Naci ise kitaplığa elini koymuş ve Safiye'nin bir gözlerine bir dudaklarına bakarak hafifçe yaklaşarak kısık bir sesle " olsun..." der.
Safiye de bu yakınlığı hissettikçe daha çok heyecanlanır ve daha çok gülümser.
Naci biraz daha yakınlaşır ve nefesleri birbirine değecek yakınlığa gelirler.
Safiye bu yakınlıkla birlikte gözlerini kapatır. Naci de daha fazla dayanamayıp Safiye'nin dudaklarına öpücük kondurur. Safiye de öpücüğe karşılık verince Naci boşta olan eli ile Safiye'nin belini kavrar.
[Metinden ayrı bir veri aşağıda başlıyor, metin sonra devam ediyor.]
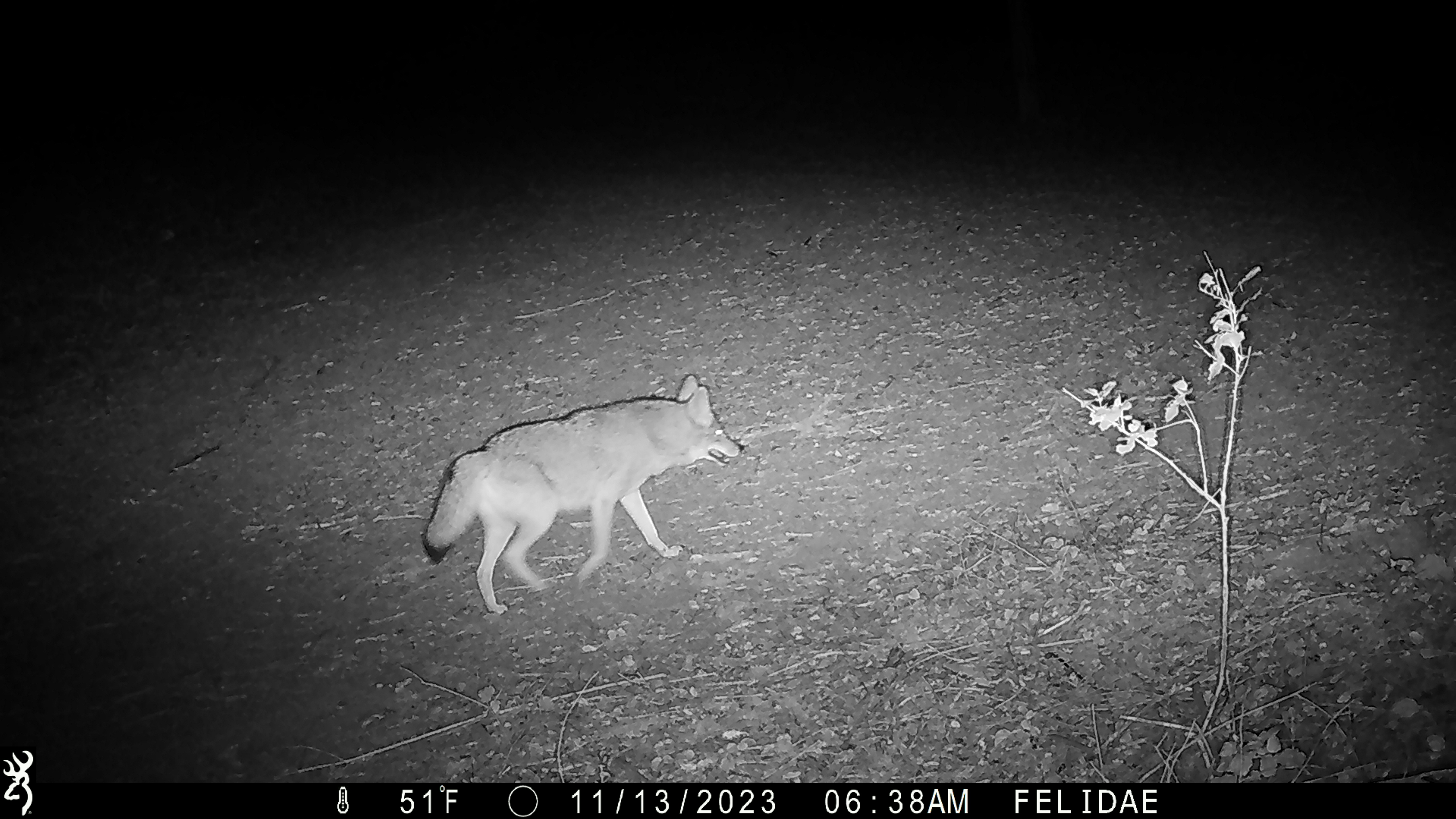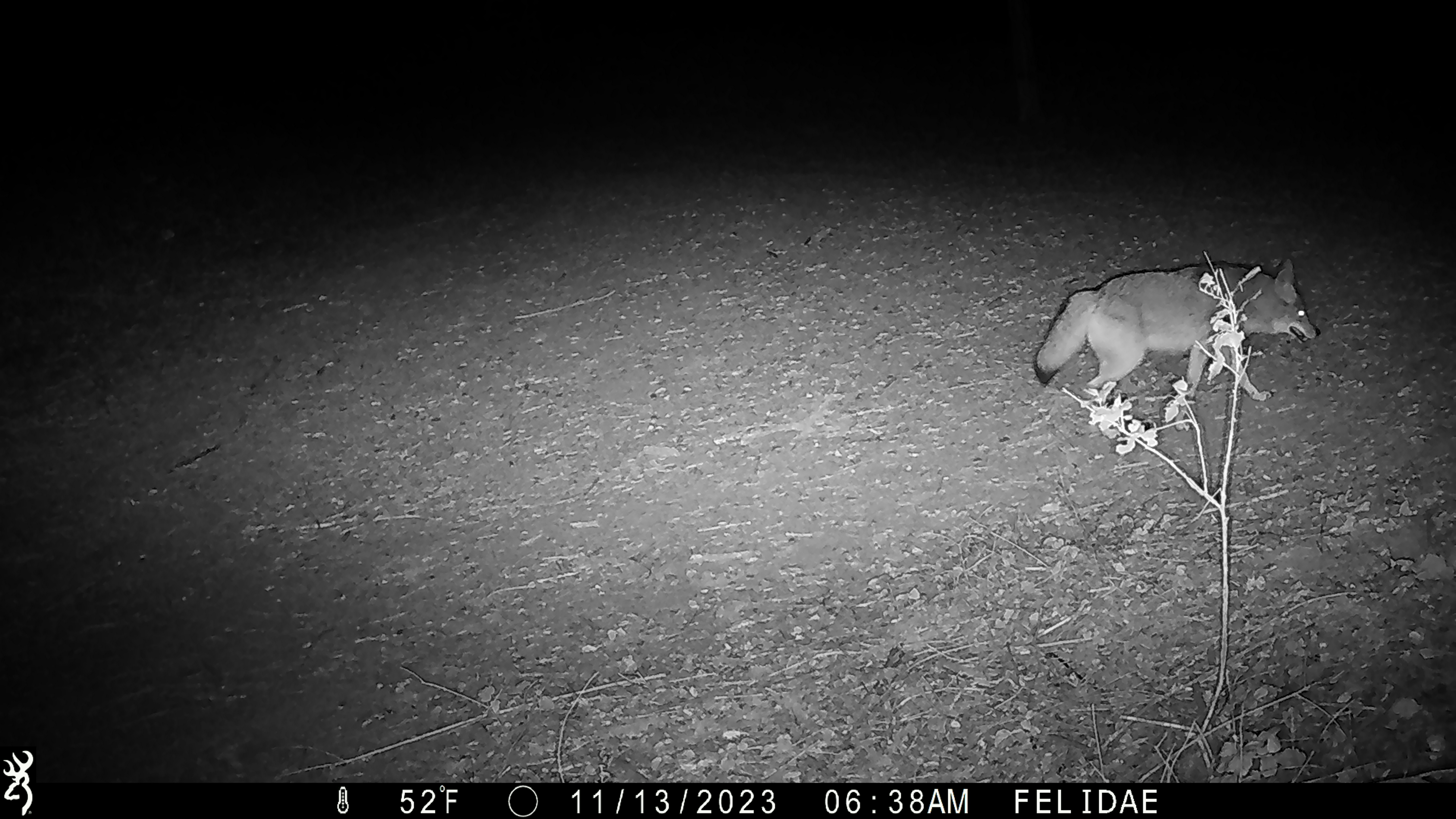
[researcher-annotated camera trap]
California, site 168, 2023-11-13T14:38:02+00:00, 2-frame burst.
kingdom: Animalia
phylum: Chordata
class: Mammalia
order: Carnivora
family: Canidae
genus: Canis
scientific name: Canis latrans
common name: coyote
Coyote (Canis latrans).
Safiye'nin sırtı kitaplığa dayanmış ve elleri Naci'nin boynundadır.
Kendilerini öyle kaptırmışlardır ki kapının sesiyle birden irkilip telaşla hareket etmişlerdir. Naci yine sakarlığı ile üst raftaki tüm kitapları kafalarına devirmiş Safiye ise utancından ne yapacağını bilemez haldedir.
Yine yakalanmış olmanın verdiği utanç duygusu ile bir yandan kitapları bir yandan da olayı toplamaya çalışırlar.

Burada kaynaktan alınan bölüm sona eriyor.